Methods: Patients with AVA ≤ 1 cm 2 and preserved left ventricular ejection fraction ≥50% were identified from the Mayo Clinic Echocardiographic Laboratory Database. Serial echocardiograms prior to the development of AVA ≤ 1 cm 2 (Time 0) were examined. Inverse probability weighting was used for statistical analysis.

Results: A total of 166 patients were included (SR=79 and AF=87), mean age 78.1 ± 7.8 years, females 31%. The rates of AVA reduction (-0.14±0.01 vs -0.12±0.01 cm2/year, p=0.31) and increase in trans-aortic peak velocity (+0.23 ± 0.02 vs +0.22 ± 0.02 m/sec, p=0.55) and mean gradient (MG) (3.9 ± 0.3 vs 3.8 ± 0.4 mmHg, p=0.83) did not differ between AF and SR (Figure 1). However, AF was associated with systematically lower forward stroke volume index (SVi), peak velocity and MG for the same AVA compared to SR (p<0.04 for all) throughout AS progression. When AVA reached 1 cm 2 , SVi (38.8±6.6 vs 45.7 ±8.9, p=0.02), peak velocity (3.9 ± 0.6 vs 4.1 ± 0.6 m/sec, p=0.04) and MG (36.6±10.9 vs 41±12.8 mmHg, p=0.03) were lower in AF compared to SR.

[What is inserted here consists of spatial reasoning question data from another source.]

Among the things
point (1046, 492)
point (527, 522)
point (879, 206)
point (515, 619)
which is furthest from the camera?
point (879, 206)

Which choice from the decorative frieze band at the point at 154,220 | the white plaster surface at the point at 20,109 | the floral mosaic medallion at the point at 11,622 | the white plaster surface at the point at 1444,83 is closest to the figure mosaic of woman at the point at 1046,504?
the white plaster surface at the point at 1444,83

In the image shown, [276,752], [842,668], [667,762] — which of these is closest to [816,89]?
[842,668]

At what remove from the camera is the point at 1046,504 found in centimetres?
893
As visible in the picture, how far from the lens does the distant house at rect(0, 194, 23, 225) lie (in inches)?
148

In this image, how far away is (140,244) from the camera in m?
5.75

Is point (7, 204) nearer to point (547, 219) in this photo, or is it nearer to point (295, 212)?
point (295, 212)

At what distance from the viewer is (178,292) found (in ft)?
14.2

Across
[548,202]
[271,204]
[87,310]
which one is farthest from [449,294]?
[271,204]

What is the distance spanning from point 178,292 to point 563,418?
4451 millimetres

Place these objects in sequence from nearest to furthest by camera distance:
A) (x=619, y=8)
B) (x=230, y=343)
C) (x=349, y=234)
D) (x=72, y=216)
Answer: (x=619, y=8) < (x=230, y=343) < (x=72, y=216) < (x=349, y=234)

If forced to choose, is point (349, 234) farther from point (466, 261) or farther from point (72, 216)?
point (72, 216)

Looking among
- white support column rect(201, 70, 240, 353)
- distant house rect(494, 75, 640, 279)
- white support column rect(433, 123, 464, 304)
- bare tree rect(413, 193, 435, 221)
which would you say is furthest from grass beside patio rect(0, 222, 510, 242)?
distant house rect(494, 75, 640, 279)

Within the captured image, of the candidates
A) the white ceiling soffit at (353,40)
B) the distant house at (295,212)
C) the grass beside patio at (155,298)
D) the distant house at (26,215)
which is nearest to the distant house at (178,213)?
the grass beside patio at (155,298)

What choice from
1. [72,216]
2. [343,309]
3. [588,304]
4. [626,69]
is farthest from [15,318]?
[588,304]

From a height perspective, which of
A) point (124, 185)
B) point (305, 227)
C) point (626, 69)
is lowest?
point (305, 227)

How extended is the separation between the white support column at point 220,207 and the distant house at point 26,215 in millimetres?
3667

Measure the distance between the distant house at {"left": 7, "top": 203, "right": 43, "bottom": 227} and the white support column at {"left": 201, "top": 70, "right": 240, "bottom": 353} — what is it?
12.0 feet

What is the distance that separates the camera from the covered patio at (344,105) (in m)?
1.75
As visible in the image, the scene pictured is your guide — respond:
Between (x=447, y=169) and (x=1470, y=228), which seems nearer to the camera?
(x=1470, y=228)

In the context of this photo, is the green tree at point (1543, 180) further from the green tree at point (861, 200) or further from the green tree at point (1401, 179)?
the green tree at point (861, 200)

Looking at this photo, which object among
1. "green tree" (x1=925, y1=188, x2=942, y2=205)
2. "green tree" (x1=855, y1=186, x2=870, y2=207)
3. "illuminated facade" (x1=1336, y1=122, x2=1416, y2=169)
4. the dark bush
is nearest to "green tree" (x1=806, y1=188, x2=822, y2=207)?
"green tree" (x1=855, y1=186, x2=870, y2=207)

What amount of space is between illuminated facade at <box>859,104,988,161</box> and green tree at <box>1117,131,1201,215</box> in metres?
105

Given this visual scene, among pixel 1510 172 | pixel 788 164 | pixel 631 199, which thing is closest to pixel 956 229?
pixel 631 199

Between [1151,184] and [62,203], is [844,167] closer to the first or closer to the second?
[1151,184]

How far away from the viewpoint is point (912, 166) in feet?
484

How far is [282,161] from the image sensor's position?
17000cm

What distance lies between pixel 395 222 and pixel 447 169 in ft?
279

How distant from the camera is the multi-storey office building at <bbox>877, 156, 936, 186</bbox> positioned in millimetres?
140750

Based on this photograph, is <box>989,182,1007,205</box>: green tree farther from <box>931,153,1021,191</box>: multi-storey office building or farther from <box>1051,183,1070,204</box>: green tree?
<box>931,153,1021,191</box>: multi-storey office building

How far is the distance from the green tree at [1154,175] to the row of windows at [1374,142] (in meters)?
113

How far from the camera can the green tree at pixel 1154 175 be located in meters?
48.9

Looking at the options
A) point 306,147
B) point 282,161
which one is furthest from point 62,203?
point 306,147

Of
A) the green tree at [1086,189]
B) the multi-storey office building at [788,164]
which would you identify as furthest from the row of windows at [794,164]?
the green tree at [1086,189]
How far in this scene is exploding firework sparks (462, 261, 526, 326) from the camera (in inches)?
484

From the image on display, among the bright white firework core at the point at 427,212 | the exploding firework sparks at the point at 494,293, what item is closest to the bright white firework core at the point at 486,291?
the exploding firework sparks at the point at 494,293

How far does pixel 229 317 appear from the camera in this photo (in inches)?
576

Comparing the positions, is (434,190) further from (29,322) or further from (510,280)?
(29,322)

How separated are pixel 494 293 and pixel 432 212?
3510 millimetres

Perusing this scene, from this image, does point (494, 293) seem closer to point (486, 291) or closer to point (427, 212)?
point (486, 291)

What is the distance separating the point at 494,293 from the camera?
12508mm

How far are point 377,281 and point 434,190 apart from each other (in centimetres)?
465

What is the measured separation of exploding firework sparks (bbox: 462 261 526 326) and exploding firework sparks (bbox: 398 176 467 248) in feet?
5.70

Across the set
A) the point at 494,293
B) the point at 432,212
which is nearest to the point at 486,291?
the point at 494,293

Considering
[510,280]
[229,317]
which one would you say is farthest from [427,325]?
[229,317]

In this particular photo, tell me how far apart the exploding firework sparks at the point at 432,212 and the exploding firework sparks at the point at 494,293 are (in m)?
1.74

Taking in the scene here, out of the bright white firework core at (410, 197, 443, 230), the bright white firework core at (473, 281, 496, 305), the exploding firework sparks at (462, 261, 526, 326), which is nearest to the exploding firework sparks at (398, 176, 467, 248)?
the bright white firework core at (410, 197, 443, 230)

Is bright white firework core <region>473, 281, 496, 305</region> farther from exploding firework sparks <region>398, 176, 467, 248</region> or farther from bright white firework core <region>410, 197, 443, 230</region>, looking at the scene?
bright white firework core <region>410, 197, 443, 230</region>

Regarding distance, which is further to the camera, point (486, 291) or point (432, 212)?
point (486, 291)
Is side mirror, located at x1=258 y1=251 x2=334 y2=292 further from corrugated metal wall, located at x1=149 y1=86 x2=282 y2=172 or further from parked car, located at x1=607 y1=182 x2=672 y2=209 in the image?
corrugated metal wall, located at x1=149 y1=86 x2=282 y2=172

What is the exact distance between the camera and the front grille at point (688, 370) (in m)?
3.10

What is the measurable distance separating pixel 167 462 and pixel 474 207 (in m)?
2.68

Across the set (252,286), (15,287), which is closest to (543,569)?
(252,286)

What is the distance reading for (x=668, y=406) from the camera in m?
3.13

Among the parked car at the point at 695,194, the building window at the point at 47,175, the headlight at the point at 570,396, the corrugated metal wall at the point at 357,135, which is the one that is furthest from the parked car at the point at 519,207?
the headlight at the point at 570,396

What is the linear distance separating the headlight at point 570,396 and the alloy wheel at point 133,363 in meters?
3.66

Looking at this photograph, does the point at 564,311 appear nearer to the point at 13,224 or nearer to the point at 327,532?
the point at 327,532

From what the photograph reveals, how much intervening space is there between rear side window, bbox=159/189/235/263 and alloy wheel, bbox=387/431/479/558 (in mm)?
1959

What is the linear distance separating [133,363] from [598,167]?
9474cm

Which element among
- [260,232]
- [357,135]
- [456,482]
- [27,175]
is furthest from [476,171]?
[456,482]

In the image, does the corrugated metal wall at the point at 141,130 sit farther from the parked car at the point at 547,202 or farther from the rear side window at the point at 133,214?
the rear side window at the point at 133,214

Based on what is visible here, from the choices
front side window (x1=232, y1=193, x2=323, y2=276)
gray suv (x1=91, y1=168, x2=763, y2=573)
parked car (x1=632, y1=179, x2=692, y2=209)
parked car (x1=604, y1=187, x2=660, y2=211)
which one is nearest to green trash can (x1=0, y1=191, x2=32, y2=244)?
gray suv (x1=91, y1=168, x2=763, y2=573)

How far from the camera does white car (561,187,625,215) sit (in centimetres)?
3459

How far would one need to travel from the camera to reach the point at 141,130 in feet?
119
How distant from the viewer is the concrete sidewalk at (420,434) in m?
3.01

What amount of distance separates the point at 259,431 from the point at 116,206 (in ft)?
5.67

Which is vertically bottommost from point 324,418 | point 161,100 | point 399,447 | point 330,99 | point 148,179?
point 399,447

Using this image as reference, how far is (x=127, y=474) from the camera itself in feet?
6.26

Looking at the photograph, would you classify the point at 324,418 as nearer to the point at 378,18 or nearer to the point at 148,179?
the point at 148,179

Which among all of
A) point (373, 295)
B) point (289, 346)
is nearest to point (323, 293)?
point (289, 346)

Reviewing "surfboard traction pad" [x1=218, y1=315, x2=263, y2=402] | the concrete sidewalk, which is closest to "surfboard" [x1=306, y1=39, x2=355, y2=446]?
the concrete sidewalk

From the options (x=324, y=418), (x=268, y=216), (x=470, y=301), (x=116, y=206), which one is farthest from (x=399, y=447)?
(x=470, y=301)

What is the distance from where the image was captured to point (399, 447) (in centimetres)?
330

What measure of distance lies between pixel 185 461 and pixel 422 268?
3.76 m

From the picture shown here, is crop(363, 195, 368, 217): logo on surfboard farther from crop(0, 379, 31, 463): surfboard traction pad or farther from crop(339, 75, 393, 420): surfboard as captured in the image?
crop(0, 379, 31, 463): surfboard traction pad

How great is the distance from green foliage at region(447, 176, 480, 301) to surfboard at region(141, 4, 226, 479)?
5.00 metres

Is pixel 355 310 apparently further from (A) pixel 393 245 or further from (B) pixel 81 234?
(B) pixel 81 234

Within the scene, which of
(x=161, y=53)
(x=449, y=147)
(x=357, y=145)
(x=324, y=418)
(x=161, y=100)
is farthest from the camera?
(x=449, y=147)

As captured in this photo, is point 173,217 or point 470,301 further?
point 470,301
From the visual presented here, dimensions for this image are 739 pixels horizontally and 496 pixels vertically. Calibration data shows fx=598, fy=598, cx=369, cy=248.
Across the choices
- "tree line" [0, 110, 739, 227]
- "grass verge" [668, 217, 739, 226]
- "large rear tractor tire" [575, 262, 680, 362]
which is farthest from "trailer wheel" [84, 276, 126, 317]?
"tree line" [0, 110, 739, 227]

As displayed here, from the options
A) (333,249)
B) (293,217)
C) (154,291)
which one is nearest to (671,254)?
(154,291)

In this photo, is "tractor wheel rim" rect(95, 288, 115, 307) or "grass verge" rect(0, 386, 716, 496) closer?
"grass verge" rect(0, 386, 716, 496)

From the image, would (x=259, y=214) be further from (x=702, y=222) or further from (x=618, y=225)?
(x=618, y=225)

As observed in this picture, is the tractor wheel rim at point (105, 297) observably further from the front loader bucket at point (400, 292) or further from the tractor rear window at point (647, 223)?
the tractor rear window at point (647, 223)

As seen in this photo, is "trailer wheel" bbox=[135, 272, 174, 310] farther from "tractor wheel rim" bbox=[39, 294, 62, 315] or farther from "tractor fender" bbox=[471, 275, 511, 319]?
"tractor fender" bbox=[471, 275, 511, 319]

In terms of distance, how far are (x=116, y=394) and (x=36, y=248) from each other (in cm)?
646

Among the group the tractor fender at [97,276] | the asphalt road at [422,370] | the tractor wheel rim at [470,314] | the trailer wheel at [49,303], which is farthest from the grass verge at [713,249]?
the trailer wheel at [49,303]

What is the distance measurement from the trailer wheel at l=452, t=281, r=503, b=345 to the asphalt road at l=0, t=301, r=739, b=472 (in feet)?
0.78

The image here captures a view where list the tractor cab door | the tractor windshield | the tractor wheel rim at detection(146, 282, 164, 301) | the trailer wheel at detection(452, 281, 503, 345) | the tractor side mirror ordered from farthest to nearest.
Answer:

Conclusions: The rate of AS progression was not different in AF versus SR. However, forward flow was systematically lower in AF resulting in discordant AS during AS progression and when AVA reached 1 cm 2 . Doppler velocity and MG criteria for severe AS appear to be lower in AF versus SR which has implications for timely diagnosis of severe AS and patient management.